For the baby, I glazed over the pink with raw sienna and aussie gold (you can use burnt sienna) and mingled them on the paper. The color only goes down to the top of the baby's legs.
I used blue with a bit of umber to make shadows on the left sides of the legs, the tail, and the rear leg that is completely in shadow
To complete the face of the ewe, I added a little gray over the ear, but much lighter than the face.I tried to leave a rim of white on the ear. I painted the eye in with a golden brown (umber with a little yellow), then let it dry. I used a black fine tip marker to go around the eye and also to make the horitzontal slit of the pupil. (If it had been bigger, I would have used paint....but my hands shake a bit, and pen works when it is to small for me to control.)
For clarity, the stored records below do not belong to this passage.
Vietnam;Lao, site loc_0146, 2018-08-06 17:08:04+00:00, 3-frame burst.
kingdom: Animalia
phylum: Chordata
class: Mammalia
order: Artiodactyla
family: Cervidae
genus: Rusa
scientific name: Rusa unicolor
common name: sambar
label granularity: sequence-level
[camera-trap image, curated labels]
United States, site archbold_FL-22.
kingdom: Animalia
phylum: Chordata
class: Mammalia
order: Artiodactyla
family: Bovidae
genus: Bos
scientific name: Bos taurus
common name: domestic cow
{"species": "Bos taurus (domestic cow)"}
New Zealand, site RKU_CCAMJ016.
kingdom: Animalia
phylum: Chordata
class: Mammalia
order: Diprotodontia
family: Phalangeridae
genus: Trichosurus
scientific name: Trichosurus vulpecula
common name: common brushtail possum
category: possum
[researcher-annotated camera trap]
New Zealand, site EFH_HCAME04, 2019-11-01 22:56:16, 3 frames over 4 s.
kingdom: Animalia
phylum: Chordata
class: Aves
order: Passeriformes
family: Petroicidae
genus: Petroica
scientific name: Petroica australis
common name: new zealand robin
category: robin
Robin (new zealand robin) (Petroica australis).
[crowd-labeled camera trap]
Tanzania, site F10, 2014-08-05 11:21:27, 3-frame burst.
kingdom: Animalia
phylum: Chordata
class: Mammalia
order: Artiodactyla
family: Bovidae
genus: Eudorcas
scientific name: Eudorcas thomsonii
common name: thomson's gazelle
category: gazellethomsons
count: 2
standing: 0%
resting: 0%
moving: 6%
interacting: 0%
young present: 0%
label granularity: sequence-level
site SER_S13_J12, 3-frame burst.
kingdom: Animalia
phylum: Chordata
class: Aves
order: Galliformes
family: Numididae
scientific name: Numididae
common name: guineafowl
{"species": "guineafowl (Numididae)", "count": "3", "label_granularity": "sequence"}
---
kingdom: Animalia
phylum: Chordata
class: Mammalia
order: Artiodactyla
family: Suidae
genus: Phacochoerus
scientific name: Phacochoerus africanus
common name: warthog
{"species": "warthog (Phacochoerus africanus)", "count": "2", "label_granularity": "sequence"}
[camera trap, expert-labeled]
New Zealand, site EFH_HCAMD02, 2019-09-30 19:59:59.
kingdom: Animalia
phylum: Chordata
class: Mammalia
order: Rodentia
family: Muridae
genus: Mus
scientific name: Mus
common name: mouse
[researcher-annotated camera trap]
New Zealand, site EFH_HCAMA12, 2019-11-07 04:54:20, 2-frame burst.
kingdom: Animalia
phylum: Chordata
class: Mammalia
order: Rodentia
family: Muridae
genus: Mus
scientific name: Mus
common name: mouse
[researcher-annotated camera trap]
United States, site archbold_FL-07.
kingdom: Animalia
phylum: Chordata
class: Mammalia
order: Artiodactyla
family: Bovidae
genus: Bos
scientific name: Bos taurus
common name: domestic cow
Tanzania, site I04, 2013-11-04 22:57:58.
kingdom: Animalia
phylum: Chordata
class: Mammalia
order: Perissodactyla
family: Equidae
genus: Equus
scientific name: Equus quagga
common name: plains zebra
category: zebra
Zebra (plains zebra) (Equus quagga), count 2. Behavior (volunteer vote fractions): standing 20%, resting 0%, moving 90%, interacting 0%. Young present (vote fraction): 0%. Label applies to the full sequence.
I painted in the nostril and the mouth. I tried to leave as much pink in those areas and the ear as I could.
The color of this baby is its skin...there's no wool yet. So you can see its ribs. After I got the color I wanted for the lamb, I used a little cobalt to shadow the belly and the face hiding behind his mom. I used a tiny lifting brush to lift out some hi-lights in the ribs.
Finishing grass and background.
You have choices in finishing. The original photo reference has them against some very dead grasses and straws, so that the background was nearly the same color as the sheep. I wanted it to look more like spring. So I used a combination of greens to create grass that looks trampled The shadowing beneath the sheep keeps them anchored to the ground. Plus the edges between hooves and grass are blurred and obscured, which also keeps them anchored.
If you're wondering where the 2nd lamb in the original painting went, well.....
I decided it took away from the story. I couldn't exactly erase it. I tried to lift some. No matter what I did, that extra lamb showed up. Since these sheep live on a farm with an old stone fence, I decided that might help the painting a bit. So that's where the lamb went....behind the fence.
Did I use any whites? Well, I did use a bit of gouache on parts of the stonework and on a hi-lited spot on the lamb's foreleg. I also used a bit on the ewe's face under the eye.